(Records from a data source)
++++

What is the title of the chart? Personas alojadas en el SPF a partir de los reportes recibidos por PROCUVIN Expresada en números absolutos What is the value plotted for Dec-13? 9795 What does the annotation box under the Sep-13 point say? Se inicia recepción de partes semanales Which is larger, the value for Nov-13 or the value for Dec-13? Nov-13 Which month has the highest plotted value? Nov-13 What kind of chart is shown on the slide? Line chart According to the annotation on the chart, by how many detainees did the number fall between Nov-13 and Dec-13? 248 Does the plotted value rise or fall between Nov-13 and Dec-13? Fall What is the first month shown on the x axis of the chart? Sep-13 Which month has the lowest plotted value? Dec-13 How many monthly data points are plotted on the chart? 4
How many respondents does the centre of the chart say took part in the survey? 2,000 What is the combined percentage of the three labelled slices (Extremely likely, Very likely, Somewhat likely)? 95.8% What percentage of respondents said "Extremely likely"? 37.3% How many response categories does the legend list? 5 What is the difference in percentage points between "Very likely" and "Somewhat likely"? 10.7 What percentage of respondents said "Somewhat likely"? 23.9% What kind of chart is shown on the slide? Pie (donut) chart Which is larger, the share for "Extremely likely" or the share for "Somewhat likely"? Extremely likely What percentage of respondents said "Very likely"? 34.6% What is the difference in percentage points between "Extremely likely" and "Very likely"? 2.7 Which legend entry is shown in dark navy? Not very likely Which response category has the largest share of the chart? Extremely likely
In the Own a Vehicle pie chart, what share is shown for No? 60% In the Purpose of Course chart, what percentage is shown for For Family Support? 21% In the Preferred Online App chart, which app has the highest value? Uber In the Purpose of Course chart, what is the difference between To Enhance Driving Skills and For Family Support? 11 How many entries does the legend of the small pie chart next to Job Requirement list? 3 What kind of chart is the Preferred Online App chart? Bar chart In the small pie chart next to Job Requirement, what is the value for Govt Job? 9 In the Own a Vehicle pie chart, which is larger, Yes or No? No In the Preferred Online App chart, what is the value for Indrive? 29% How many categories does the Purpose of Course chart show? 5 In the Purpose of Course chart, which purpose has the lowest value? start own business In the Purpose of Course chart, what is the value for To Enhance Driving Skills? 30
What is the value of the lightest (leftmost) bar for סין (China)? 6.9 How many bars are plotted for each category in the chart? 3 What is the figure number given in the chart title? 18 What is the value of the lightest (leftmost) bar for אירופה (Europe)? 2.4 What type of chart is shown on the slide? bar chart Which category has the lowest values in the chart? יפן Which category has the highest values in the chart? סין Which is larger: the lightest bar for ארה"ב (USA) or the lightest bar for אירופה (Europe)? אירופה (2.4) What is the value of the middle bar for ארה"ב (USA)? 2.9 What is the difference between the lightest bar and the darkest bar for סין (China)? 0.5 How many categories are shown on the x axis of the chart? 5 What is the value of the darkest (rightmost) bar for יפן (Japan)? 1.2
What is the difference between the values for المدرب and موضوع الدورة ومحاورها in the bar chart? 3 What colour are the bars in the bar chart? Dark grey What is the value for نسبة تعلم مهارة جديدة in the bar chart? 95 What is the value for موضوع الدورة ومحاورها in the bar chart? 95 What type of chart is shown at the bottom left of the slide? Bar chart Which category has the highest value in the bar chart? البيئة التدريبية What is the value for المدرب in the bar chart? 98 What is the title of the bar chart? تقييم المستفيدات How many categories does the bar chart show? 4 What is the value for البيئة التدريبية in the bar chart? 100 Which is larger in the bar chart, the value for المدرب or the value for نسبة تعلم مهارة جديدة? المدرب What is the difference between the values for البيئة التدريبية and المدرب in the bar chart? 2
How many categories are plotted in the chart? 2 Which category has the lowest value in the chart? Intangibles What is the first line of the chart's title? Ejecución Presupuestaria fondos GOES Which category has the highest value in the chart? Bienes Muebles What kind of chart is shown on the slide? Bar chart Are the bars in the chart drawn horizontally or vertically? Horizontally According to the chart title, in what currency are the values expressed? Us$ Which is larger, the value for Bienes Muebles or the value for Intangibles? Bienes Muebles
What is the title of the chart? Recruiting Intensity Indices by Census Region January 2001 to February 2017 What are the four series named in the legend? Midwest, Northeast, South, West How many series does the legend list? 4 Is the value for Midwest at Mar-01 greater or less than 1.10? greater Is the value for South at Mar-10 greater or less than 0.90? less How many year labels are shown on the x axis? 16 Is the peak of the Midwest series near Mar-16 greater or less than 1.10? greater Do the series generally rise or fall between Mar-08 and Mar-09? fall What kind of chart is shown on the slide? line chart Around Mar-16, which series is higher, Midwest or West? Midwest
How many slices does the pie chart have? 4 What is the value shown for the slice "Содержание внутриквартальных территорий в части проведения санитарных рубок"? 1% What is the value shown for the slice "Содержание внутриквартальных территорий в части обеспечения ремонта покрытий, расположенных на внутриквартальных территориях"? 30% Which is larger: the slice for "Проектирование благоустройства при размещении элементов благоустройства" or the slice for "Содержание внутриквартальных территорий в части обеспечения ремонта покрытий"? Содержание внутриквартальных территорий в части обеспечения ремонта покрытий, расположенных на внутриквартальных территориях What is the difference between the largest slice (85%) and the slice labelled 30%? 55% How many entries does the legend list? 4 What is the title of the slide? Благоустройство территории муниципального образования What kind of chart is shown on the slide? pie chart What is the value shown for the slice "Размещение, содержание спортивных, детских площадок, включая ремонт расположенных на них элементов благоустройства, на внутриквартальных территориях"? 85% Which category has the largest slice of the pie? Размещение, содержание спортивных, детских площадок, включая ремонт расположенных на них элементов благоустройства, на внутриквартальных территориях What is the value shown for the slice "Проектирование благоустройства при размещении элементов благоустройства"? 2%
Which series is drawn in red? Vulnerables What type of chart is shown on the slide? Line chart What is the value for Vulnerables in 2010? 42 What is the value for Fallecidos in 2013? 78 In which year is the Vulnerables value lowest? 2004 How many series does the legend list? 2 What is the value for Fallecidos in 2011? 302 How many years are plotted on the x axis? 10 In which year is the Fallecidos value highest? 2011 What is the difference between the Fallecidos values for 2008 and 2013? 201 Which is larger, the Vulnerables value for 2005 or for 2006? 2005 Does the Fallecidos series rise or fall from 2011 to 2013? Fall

++++

**PROBLEM DETAILS**
Write out the data without any changes, from its first line through the line that contains "How many respondents", inclusive.

**TASK SOLUTION**
What is the title of the chart? Personas alojadas en el SPF a partir de los reportes recibidos por PROCUVIN Expresada en números absolutos What is the value plotted for Dec-13? 9795 What does the annotation box under the Sep-13 point say? Se inicia recepción de partes semanales Which is larger, the value for Nov-13 or the value for Dec-13? Nov-13 Which month has the highest plotted value? Nov-13 What kind of chart is shown on the slide? Line chart According to the annotation on the chart, by how many detainees did the number fall between Nov-13 and Dec-13? 248 Does the plotted value rise or fall between Nov-13 and Dec-13? Fall What is the first month shown on the x axis of the chart? Sep-13 Which month has the lowest plotted value? Dec-13 How many monthly data points are plotted on the chart? 4
How many respondents does the centre of the chart say took part in the survey? 2,000 What is the combined percentage of the three labelled slices (Extremely likely, Very likely, Somewhat likely)? 95.8% What percentage of respondents said "Extremely likely"? 37.3% How many response categories does the legend list? 5 What is the difference in percentage points between "Very likely" and "Somewhat likely"? 10.7 What percentage of respondents said "Somewhat likely"? 23.9% What kind of chart is shown on the slide? Pie (donut) chart Which is larger, the share for "Extremely likely" or the share for "Somewhat likely"? Extremely likely What percentage of respondents said "Very likely"? 34.6% What is the difference in percentage points between "Extremely likely" and "Very likely"? 2.7 Which legend entry is shown in dark navy? Not very likely Which response category has the largest share of the chart? Extremely likely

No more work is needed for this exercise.